Instructions for the task
When the string "things" appears in a line of the records, show the whole line.

Dataset records: Begin

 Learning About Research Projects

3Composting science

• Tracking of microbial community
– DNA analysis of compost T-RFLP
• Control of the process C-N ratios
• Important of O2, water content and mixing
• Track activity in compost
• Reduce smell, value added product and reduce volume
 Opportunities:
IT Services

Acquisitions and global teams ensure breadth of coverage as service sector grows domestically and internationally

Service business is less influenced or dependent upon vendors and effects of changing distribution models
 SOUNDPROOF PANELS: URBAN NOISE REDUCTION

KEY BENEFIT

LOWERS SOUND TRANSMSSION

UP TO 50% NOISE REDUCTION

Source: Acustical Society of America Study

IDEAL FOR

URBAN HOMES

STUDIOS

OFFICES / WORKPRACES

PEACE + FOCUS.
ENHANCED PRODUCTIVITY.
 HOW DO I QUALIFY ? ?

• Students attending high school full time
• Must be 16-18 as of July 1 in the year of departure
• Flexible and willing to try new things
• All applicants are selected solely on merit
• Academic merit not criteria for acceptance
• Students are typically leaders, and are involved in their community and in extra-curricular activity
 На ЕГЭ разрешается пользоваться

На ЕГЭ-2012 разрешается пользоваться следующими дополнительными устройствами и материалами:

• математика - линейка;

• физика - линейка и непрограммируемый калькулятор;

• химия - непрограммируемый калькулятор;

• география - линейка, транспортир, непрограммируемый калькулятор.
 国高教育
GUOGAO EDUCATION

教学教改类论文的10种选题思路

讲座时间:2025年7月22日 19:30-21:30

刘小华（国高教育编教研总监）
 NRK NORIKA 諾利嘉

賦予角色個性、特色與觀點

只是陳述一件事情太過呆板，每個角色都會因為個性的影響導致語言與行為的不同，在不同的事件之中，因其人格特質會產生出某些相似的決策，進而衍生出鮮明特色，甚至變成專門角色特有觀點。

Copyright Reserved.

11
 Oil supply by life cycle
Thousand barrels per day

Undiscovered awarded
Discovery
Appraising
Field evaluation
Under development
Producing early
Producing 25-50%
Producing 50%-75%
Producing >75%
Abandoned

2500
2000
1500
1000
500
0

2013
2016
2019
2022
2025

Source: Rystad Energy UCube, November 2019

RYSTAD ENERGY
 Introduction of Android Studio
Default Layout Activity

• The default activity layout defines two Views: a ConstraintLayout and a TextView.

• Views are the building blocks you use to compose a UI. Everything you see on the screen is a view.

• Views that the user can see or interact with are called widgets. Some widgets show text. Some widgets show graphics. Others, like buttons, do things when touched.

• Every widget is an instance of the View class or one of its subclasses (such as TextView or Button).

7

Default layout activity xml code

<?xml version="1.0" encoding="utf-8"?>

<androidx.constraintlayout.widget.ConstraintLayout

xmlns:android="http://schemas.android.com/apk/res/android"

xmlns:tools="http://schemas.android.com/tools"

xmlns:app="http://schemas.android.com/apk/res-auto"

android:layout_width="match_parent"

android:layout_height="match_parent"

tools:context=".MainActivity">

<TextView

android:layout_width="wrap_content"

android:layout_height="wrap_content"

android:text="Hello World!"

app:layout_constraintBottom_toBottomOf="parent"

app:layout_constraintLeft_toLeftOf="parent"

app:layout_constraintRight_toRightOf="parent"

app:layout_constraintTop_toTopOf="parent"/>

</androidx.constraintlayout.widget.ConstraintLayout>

Dataset records: End

Output below
• Flexible and willing to try new things
• Views that the user can see or interact with are called widgets. Some widgets show text. Some widgets show graphics. Others, like buttons, do things when touched.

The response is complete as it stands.